Spinning in the ‘rock room’ today with a touch Fall in the air is David
Bowie’s first new musical (at the time) composition since 2013’s The Next
Day. The adventurous single “Sue (Or In a Season of Crime), is a
seven-minute jazz epic with the 17 piece Maria Schneider Orchestra. The song
was originally featured as a new addition to the forthcoming Bowie Nothing
Has Changed compilation. The song vocally elicits images of Tim Buckley’s
atonal late-1960s albums more than anything from Bowie’s previous work. Instrumentally
the song flows over rocks and flashes imagery across an aural silver screen
through punctuated horn lines and orchestrated counter melodies.
Opening with water drenched swells and sensual horn blasts, “Sue” moves
kinetically on erratic teletype percussion. In contrast, longing horns and an
elastically crooned melody line react to each other like to repellant magnets.
The track breathes with an internal pulse of a stand up bass. Bowie is in great
throat, and enters into hand-to-hand combat with the swelling horn punctuation’s.
When his vocals dissipate, it’s all about the racing jazz kit and blowing
The song’s rhythm continuously drops in and out of consciousness,
disorientating the listener and detaching then from the song proper to dip them
into unknown aural mysteries. The sounds fell like Bowie has stirred his
eternal pot of influences into one cerebral and cinematic display. Miles ends
up meeting Frank Sinatra, who then rings up Frank Zappa, as this multifarious
compositional display unfolds.
A sinister theme develops in the lyrics. Is someone helping or hurting? Has
the narrator given up and committed the ultimate crime? The claustrophobic
orchestration drops away leaving cinematic swells and brisk snare work at the
point in which the narrator finds Sue’s note. Bowie moans in spooky omnipotence
Chaos ensues, the horns moan Bowie’s melody line before submerging into a dizzying
array of rising bubbles. It is in this sparkling drift that the remainder of
the song sinks to silence.
A promotion video for the track can be found here, a gritty urban film noir representation of the song.
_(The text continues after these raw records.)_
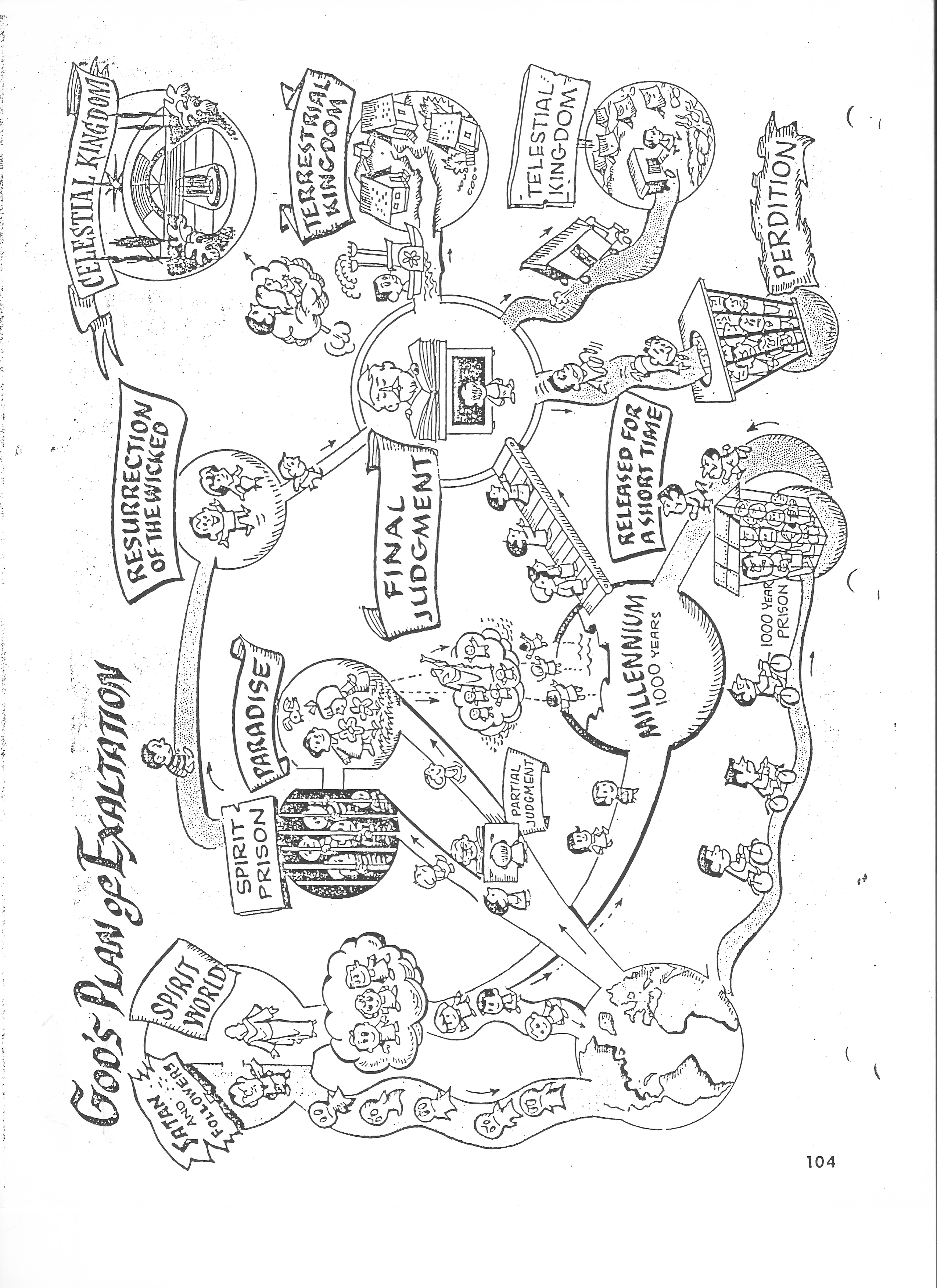 2550x3507 Plan Of Salvation Coloring Page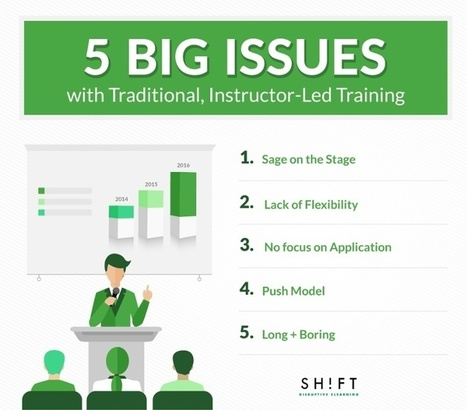 What's the Problem with Traditional, Instructor-Led Training? | Cibereducação | Scoop.it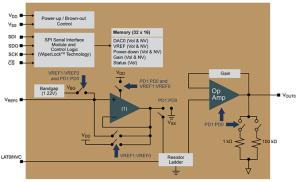 De MCP48FEBX1 is een vertegenwoordiger (met één uitgang) van de Microchip-familie van vluchtige en niet-vluchtige DAC's met 8, 10 en 12 bits en SPI.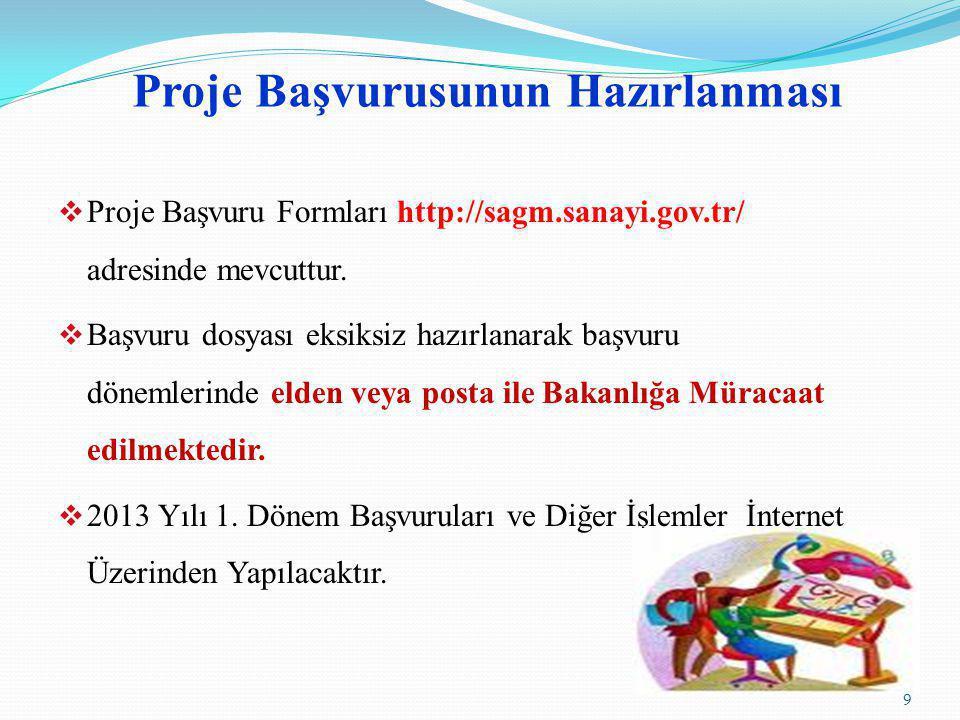 Proje Başvurusunun Hazırlanması  Proje Başvuru Formları http://sagm.sanayi.gov.tr/ adresinde mevcuttur.  Başvuru dosyası eksiksiz hazırlanarak başvu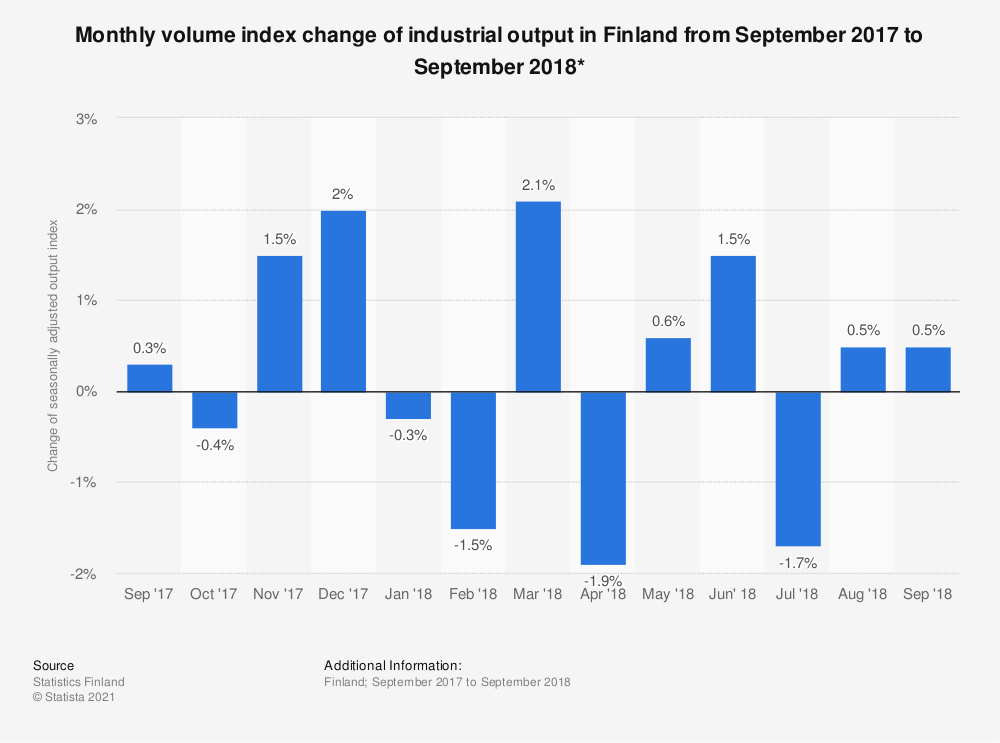Statistic: Monthly volume index change of industrial output in Finland from September 2017 to September 2018* | Statista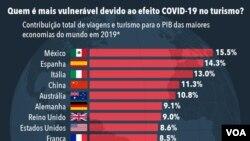 Impacto da Covid-19 no turismo das maiores economias do mundo - gráfico de 22 de julho de 2020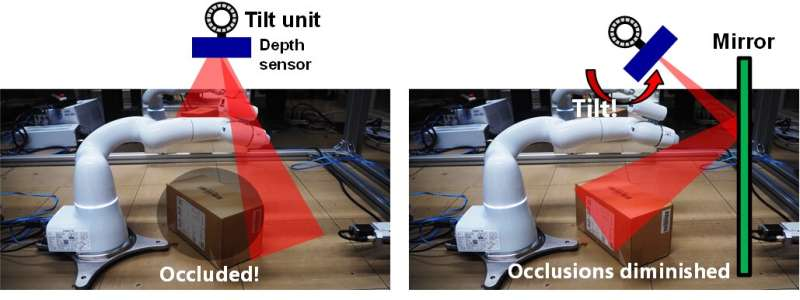 A robot vision system that diminishes occlusions using mirror reflections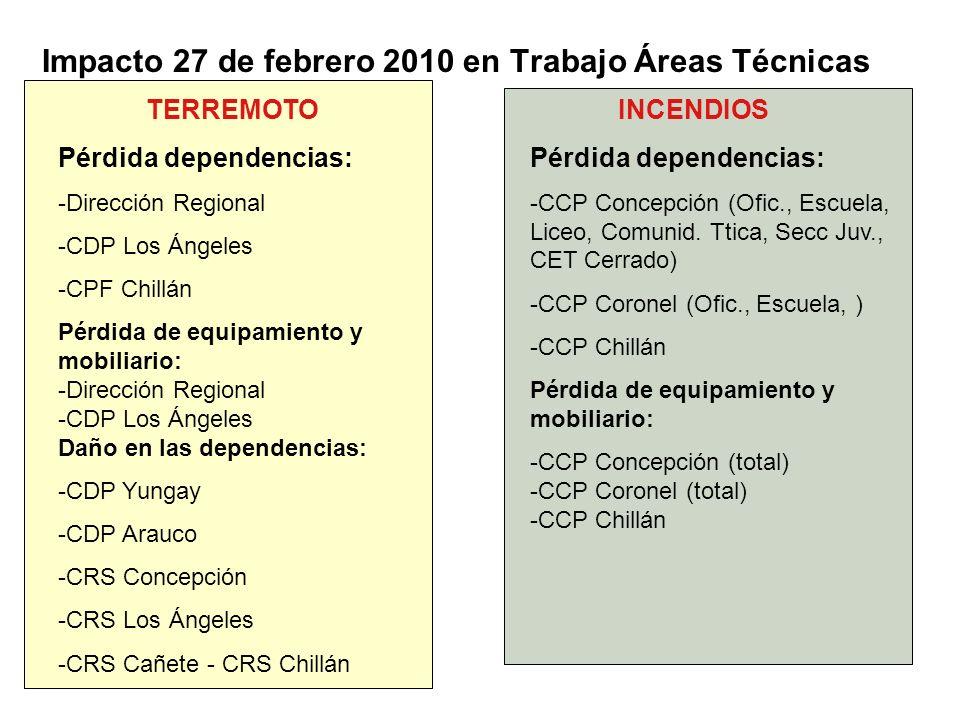 Impacto 27 de febrero 2010 en Trabajo Áreas Técnicas TERREMOTOINCENDIOS Pérdida dependencias: -Dirección Regional -CDP Los Ángeles -CPF Chillán Pérdid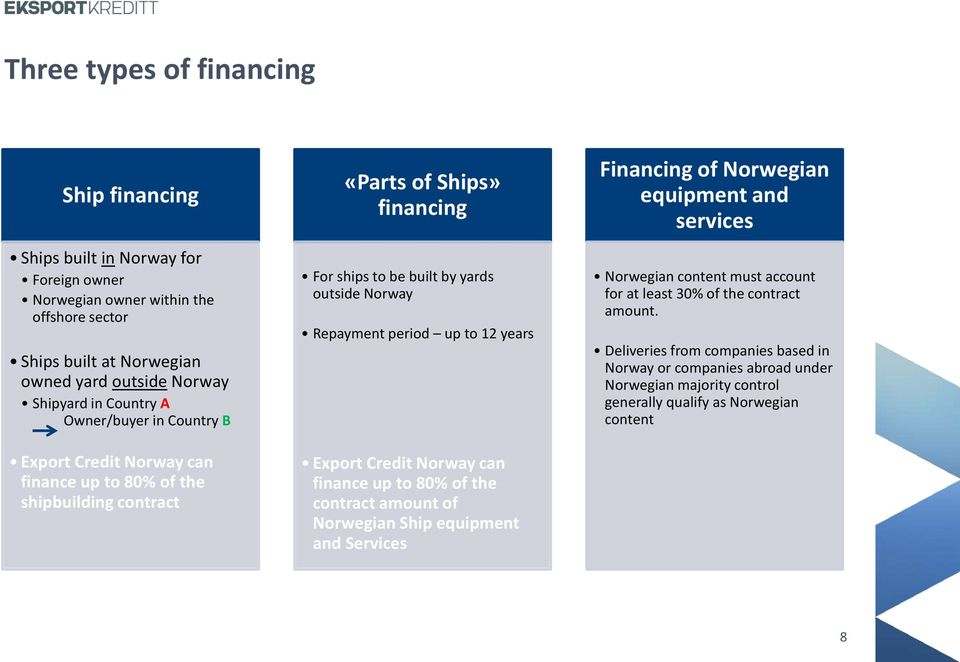 period up to 12 years Export Credit Norway can finance up to 80% of the contract amount of Norwegian Ship equipment and Services Financing of Norwegian equipment and services Norwegian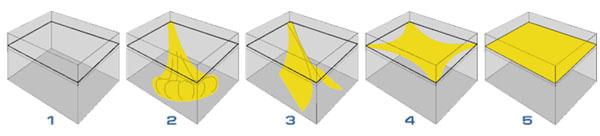 Этапы крепления натяжного потолка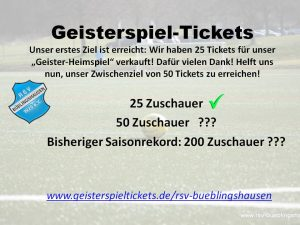 Geisterspiel-Tickets: Erstes Zwischenziel erreicht!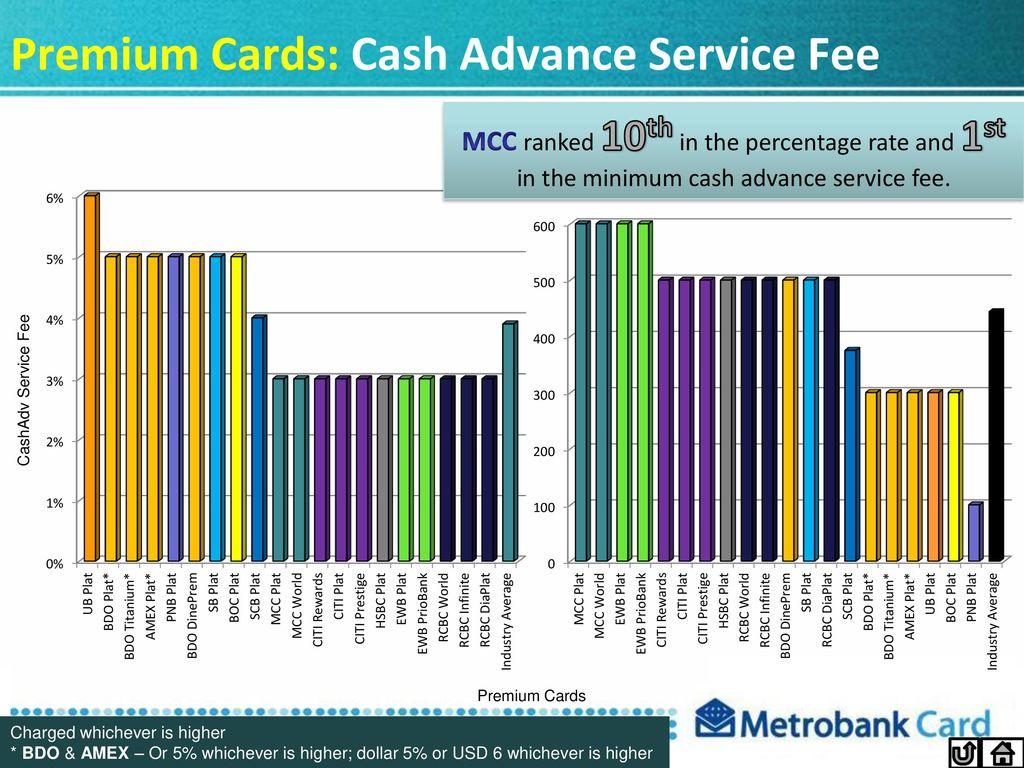 Cash loans fl picture 1
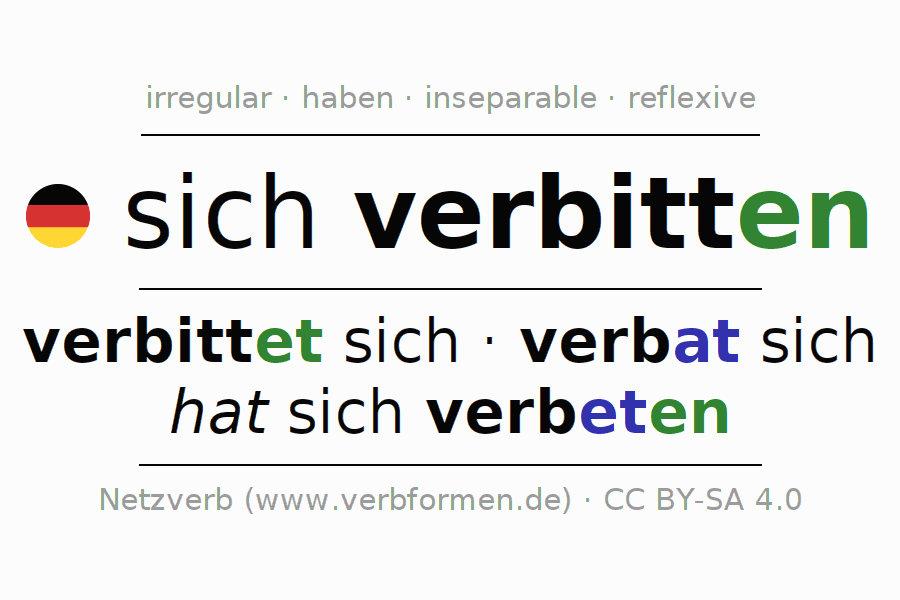 Entire conjugation of the German verb sich verbitten. All tenses and modes are clearly represented in a table.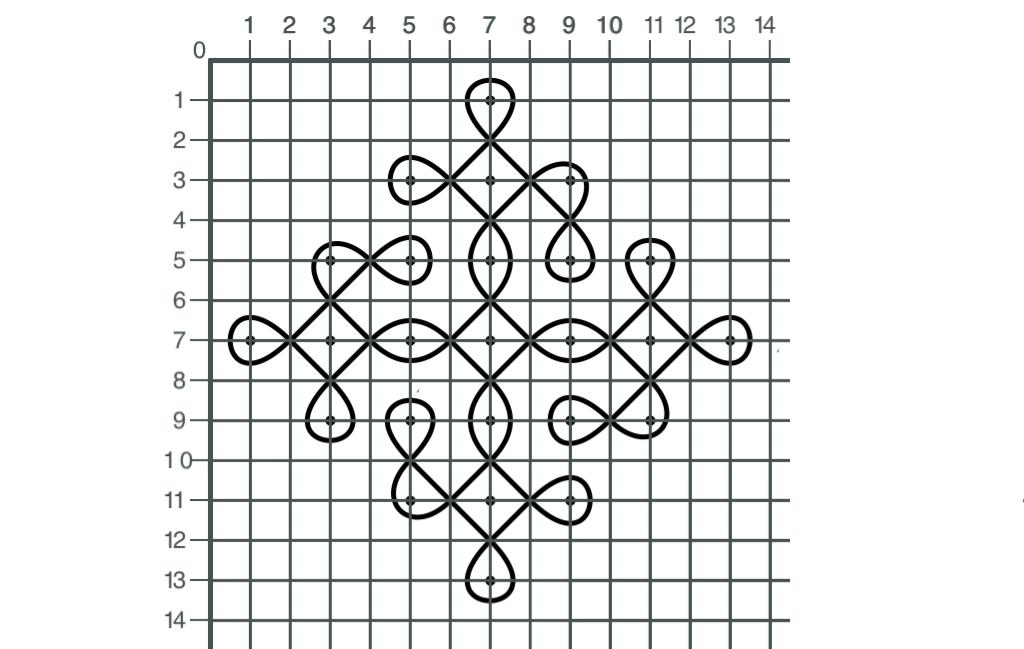 Kolam-sikku-7-1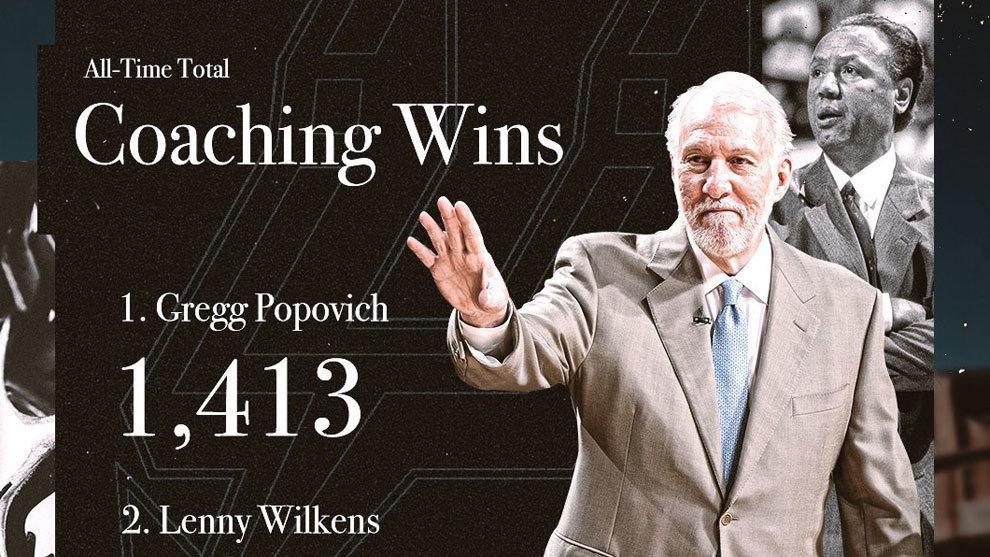 Montaje para celebrar las 1.413 victorias de Popovich en la NBA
The cut would later be re-recorded for Bowie’s final studio LP, 2016’s Blackstar featuring as an album track.On this version from the album, the loose jazz improv is been reigned in to a
tight pocket where the central pulse is played by electric guitar. A number of
substantial peaks roar with white noise swells and static following each Bowie
verse. Spectral drones and moaning glacial keyboards wash Bowie’s haunting
vocals in. Bowie reached differing levels of menace in both versions of the
song, a testament to his continued creativity even in his later recordings. Both of the versions reveal an aural personality
aspect through their unique explorations.
Once again, David Bowie had given his fans a unique and inexpiable
musical statement that holds onto no preconceived ideas or past glories. “Sue”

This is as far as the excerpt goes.